If you use the AT&T analogy, don't forget Bellcore. When the Feds allowed AT&T to survive, they were required to spin off Bell Labs as part of the deal. And a big part of that deal was that Bell Labs' inventions had to be OPEN SOURCE. It had to freely share its discoveries with its competitors. It was a huge gift to the public. It played the leading role transforming the locked-in post war world into our modern super-competitive one:
Consider what Bell Labs achieved. For a long stretch of the 20th century, it was the most innovative scientific organization in the world. On any list of its inventions, the most notable is probably the transistor, invented in 1947, which is now the building block of all digital products and contemporary life. These tiny devices can accomplish a multitude of tasks. The most basic is the amplification of an electric signal. But with small bursts of electricity, transistors can be switched on and off, and effectively be made to represent a “bit” of information, which is digitally expressed as a 1 or 0. Billions of transistors now reside on the chips that power our phones and computers.
Bell Labs produced a startling array of other innovations, too. The silicon solar cell, the precursor of all solar-powered devices, was invented there. Two of its researchers were awarded the first patent for a laser, and colleagues built a host of early prototypes. (Every DVD player has a laser, about the size of a grain of rice, akin to the kind invented at Bell Labs.)
Bell Labs created and developed the first communications satellites; the theory and development of digital communications; and the first cellular telephone systems. What’s known as the charge-coupled device, or CCD, was created there and now forms the basis for digital photography.
Bell Labs also built the first fiber optic cable systems and subsequently created inventions to enable gigabytes of data to zip around the globe. It was no slouch in programming, either. Its computer scientists developed Unix and C, which form the basis for today’s most essential operating systems and computer languages.
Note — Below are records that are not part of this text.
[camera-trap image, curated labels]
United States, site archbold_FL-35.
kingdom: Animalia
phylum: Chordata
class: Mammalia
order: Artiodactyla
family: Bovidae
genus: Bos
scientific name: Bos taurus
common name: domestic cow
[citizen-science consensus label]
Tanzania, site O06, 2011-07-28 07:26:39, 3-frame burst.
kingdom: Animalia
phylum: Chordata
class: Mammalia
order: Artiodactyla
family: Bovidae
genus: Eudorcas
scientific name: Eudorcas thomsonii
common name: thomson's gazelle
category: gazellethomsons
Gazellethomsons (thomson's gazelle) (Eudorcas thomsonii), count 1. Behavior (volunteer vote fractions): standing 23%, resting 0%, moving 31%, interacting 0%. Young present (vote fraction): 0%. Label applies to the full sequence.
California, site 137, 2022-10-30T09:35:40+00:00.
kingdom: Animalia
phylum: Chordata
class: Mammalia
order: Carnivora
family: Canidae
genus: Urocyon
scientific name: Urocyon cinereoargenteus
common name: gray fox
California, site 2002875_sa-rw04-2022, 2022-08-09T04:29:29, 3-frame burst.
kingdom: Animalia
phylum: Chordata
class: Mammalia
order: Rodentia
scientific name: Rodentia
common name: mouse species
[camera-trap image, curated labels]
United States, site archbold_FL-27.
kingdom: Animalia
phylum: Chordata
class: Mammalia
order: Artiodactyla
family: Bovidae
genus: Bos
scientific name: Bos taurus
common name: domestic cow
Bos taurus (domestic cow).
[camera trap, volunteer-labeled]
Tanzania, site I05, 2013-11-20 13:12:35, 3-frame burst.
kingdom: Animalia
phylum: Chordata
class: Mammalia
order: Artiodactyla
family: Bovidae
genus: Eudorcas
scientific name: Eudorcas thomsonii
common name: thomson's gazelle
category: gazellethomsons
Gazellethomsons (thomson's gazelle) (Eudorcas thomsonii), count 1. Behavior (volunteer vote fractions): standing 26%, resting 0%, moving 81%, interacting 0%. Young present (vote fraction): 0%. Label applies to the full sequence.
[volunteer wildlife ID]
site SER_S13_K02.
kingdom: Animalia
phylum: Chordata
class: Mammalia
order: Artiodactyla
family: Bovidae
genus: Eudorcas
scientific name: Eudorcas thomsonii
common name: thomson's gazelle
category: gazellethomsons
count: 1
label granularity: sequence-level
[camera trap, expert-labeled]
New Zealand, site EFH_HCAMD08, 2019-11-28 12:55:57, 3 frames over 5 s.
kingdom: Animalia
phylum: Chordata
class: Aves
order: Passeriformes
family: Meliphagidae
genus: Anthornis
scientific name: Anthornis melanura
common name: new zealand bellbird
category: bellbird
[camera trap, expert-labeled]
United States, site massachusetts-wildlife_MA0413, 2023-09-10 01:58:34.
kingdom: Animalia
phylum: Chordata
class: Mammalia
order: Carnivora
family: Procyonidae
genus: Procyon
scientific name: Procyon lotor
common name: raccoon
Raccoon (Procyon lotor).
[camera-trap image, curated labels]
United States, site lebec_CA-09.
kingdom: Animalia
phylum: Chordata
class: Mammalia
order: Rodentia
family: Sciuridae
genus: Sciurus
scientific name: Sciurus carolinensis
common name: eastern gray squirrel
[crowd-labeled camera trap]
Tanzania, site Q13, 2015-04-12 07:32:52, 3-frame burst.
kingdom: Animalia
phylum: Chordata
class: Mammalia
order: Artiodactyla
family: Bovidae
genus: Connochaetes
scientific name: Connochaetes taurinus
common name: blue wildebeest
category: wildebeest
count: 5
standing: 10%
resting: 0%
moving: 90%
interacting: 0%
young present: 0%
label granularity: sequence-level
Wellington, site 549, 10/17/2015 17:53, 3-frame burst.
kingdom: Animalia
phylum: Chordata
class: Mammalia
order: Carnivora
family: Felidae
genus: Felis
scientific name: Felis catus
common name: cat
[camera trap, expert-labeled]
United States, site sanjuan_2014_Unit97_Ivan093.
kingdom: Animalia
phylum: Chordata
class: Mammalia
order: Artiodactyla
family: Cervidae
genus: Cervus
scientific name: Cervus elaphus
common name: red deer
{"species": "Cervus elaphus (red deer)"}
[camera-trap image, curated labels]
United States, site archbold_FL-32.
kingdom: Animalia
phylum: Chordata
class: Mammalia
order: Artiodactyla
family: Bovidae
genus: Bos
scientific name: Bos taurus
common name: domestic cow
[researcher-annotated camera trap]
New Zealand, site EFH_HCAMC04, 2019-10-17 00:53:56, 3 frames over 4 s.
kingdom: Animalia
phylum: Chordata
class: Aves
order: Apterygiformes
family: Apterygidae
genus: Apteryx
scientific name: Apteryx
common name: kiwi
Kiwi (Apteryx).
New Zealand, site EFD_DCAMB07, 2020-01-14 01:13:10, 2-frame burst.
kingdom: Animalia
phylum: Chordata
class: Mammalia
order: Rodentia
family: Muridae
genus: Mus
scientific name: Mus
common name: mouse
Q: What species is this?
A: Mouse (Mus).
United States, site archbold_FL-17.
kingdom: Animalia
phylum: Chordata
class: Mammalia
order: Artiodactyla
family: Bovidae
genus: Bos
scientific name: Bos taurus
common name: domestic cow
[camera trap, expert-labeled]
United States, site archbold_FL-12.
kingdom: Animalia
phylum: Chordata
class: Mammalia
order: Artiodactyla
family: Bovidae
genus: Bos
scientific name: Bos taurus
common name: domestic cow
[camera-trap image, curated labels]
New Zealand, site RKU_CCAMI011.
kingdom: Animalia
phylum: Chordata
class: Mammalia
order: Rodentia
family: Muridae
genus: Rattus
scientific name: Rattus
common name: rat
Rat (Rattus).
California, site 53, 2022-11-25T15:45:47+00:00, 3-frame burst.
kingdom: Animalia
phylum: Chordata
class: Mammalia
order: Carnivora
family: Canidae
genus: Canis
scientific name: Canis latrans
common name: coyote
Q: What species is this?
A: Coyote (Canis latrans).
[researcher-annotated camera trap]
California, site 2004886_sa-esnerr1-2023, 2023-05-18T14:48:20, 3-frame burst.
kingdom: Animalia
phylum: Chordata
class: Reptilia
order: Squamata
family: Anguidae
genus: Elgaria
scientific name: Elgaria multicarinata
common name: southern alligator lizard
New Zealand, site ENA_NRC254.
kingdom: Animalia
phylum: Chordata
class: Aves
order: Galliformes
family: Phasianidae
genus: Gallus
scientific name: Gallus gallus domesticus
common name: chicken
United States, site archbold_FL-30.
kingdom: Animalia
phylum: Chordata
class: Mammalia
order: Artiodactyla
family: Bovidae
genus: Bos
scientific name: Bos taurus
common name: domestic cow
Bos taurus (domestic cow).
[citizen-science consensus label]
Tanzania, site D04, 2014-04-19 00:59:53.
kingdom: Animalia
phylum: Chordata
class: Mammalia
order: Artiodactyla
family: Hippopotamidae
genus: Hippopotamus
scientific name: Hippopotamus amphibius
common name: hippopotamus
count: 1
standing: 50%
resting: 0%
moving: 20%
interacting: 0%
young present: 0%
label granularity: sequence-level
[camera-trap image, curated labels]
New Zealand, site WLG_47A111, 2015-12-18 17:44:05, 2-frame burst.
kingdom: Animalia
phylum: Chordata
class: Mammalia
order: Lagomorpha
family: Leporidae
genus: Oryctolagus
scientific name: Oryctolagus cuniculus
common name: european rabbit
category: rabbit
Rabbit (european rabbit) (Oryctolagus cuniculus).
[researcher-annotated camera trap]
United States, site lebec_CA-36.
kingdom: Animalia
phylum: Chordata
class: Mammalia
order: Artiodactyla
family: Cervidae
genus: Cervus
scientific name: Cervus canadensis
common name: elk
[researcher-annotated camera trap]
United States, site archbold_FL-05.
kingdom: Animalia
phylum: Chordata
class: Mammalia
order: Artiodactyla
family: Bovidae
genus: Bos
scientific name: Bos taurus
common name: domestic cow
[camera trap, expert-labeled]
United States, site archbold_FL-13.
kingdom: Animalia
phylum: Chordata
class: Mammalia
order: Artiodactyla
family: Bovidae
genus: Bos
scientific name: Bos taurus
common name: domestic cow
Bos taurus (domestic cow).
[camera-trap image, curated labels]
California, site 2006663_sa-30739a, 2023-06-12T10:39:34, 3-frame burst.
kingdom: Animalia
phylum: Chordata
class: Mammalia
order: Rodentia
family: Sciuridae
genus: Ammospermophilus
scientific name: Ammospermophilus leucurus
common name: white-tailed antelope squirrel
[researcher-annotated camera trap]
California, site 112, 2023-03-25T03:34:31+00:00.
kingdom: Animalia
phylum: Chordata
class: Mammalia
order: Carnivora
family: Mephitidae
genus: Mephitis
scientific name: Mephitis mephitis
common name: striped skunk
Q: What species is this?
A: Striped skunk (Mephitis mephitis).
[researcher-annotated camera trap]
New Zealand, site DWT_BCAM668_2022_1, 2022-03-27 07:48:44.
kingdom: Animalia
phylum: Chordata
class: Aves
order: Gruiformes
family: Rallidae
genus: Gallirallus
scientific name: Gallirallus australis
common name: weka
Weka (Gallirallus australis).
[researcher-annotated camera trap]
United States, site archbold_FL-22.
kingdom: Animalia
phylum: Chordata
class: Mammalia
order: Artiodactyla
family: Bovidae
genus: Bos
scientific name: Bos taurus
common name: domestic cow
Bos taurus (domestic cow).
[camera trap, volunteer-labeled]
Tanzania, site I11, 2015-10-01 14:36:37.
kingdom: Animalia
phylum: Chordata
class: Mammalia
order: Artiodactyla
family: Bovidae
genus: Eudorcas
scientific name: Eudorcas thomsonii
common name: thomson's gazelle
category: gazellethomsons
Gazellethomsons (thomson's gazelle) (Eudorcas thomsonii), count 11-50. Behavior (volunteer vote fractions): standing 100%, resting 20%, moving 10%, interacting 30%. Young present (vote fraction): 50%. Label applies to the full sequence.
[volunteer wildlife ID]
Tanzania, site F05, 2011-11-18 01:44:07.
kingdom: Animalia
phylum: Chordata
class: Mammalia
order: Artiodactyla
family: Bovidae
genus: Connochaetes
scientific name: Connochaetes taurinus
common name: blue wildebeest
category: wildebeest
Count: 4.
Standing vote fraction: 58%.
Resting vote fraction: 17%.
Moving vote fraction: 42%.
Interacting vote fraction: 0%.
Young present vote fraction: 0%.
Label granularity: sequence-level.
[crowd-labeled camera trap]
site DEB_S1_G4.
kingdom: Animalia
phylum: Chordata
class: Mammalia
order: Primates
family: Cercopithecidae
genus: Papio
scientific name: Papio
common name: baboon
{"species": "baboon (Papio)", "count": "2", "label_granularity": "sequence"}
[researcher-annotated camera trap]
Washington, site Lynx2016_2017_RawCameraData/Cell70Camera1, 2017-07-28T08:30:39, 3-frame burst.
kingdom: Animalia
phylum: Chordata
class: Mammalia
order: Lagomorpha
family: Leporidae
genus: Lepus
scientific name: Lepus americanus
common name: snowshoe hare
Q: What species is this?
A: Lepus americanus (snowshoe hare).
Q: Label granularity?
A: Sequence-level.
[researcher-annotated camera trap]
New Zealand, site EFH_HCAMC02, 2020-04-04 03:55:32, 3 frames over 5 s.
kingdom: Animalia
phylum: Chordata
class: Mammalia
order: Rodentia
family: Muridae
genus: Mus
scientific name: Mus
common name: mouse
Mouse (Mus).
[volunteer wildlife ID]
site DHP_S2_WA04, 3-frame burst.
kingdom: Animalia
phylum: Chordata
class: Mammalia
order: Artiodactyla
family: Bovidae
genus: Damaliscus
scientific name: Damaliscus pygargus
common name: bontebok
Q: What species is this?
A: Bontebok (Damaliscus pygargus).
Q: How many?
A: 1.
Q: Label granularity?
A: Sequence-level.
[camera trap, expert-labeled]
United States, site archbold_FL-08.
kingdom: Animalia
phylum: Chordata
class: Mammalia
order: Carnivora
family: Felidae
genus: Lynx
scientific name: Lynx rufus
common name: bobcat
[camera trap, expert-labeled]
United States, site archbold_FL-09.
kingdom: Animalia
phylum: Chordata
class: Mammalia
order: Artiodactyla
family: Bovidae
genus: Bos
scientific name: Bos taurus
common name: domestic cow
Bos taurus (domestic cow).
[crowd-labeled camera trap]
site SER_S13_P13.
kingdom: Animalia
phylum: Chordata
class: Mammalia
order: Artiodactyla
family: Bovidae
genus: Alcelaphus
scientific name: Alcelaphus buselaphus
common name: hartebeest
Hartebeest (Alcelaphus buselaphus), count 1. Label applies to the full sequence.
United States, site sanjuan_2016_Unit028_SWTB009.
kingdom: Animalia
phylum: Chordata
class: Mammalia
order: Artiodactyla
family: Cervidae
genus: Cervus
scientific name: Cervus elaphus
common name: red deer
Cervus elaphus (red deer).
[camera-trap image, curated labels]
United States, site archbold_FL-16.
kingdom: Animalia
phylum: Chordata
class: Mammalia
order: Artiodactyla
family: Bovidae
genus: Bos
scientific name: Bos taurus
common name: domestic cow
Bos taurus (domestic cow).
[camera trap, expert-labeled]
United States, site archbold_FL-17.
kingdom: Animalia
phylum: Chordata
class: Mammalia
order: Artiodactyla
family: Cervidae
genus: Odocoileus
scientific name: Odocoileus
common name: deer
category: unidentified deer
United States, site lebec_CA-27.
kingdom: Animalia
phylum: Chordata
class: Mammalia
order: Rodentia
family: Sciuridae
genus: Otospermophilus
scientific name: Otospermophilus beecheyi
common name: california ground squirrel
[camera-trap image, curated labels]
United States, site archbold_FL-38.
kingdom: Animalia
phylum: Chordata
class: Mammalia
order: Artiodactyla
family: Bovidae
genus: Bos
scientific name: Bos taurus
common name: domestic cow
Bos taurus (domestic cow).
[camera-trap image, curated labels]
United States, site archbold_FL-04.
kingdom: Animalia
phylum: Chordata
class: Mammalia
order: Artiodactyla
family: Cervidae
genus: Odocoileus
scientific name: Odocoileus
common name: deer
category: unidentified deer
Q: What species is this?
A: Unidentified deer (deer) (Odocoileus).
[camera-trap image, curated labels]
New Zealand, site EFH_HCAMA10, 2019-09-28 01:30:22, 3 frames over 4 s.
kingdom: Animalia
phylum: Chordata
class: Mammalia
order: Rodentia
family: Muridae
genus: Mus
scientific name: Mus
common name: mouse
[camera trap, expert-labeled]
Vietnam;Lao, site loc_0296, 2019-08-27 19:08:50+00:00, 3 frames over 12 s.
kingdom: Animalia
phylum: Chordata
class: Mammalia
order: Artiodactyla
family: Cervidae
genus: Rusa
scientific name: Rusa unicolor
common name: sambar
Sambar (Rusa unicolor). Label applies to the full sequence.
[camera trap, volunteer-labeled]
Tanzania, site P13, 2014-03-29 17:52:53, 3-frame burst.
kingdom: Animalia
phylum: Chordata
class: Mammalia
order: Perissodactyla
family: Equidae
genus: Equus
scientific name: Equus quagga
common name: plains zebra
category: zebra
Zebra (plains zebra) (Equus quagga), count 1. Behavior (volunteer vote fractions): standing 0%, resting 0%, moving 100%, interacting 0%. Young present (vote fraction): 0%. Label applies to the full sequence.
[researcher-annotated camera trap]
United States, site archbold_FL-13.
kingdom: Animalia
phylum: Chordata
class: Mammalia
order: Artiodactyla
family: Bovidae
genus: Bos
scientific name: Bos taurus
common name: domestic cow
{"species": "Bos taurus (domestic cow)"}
And these are just a few of the practical technologies. Some Bell Labs researchers composed papers that significantly extended the boundaries of physics, chemistry, astronomy and mathematics. Other Bell Labs engineers focused on creating extraordinary new processes (rather than new products) for Ma Bell’s industrial plants. In fact, “quality control” — the statistical analysis now used around the world as a method to ensure high-quality manufactured products — was first applied by Bell Labs mathematicians.
http://www.nytimes.com/2012/02/26/opini ... .html?_r=0So you can think of the U$hPA as the AT&T that gobbled up everything and squeezed out all competition (U.S. Hawks). They owned the transcontinental telephone network (flying sites) and required anyone using their system to buy the equipment from their subsidiary, Western Electric (insurance). Finally they were spanked by the legal system and forced to divest of things they had developed (paragliding) except communications (hang gliding). There you go.
Bob hasn't created any National hang gliding organizations. Talk about turning a mole hill into a MOUNTAIN.
No kidding. You gotta drink the kool-aid to dance on that bandwagon! But maybe they can conjure up something.